Wednesday, 25 September 2013

Joyland by Stephen King

This is only the second Stephen King book I've ever read, other than The Stand. I just don't do horror, as a general rule. But then this came out, and it was a mystery, or at least marketed as such, and so I figured I'd give it a try.

It isn't really about the mystery, though, and others have noted it. There is a mystery, sure. The main character works at Joyland, an amusement (not theme - King is careful about the difference) park one summer in the 1970s. Several years earlier, a girl had been murdered on one of the rides, and her ghost still appears to be around. And by the end, whodunit is revealed.

But that isn't really what the book is about. It's the framing, but this is about growing up, and feeling dislocated and losing first love, and trying to figure out who the hell you are, and at a certain point, starting to recognize that people outside of yourself are people too.

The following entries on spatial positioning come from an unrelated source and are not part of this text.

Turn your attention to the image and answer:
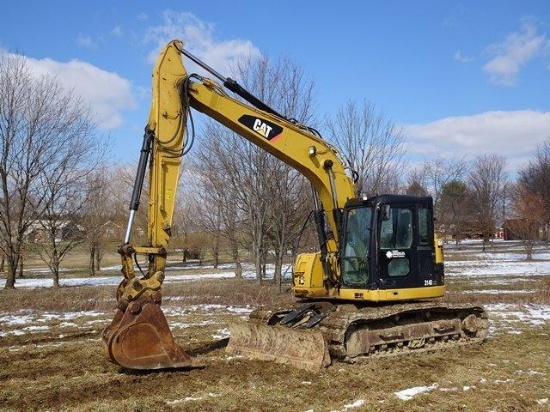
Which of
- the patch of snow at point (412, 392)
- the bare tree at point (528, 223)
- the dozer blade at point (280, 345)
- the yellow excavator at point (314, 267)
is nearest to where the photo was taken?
the patch of snow at point (412, 392)

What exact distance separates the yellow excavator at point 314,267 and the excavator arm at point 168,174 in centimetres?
2

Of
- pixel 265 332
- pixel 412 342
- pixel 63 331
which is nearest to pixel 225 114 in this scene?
pixel 265 332

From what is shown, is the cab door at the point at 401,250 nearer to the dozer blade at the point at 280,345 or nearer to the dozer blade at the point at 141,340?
the dozer blade at the point at 280,345

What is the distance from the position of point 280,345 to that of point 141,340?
2289 millimetres

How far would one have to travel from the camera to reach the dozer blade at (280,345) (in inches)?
325

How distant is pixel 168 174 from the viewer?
8469mm

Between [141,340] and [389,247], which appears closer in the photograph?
[141,340]

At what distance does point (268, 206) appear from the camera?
22.2 metres

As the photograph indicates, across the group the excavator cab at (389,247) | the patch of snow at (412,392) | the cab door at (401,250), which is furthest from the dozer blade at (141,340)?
the cab door at (401,250)

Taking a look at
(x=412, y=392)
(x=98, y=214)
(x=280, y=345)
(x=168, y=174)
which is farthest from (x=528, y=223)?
(x=168, y=174)

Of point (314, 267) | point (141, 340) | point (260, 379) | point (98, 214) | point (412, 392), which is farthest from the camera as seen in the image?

Devin Jones has been dumped by his girlfriend while starting work at Joyland. I've never worked at an amusement park, but I also spent one summer selling fun, and I have to say it was the best summer job I ever had. (I was a tour guide on a Haunted Walk. So much fun - tell people spooky stories and history about my beloved hometown, walk through the most beautiful parts of said town, or the Fort nearby, and have people just come to be entertained? Bliss. Of course, I had that job when I was in my late twenties and had gone back to school after working for a few years, so I didn't quite have the late-teen/early-twenties experience.)

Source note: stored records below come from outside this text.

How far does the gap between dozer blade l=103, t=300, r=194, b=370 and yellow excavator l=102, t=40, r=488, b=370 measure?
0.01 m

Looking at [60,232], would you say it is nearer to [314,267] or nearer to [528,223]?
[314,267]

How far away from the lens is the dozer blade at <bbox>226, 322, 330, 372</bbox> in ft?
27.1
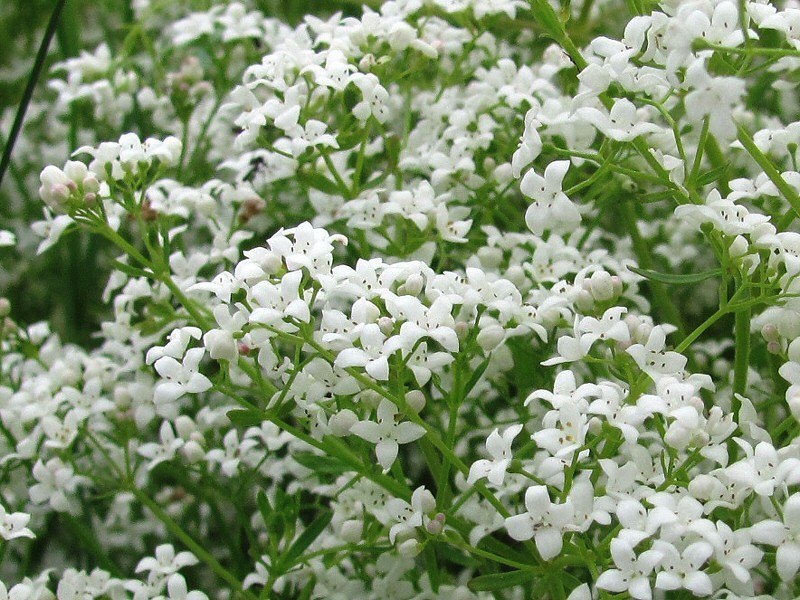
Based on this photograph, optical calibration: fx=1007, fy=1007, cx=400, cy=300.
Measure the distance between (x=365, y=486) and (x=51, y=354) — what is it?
0.56 meters

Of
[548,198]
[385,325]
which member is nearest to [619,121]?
[548,198]

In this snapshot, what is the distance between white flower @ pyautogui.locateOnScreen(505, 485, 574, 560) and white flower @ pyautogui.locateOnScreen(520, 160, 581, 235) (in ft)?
0.86

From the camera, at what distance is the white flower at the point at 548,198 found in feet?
3.15

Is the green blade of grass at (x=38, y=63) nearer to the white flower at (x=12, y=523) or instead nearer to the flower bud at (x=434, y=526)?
the white flower at (x=12, y=523)

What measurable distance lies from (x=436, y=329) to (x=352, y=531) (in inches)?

Devin discovers while he's working there that he's particularly good at entertaining children, and this becomes increasingly important as the summer goes on, and there's one child in particular who Devin wants to see have a good time at Joyland. (I've also worn big heavy hot costumes to entertain children, back when I worked at a bookstore, but I can't say I enjoyed that. Those things are awful. But Devin seems to enjoy it.)

More than the mystery, which is shoved aside for most of the book, this is about love and loss, and death. Those first few times you come face to face with it, violent, or sudden, or expected, or extended. There was at least one section in there where I teared up.

So my second encounter with Stephen King was a good one. It almost makes me want to branch out and try more of his stuff. But probably not.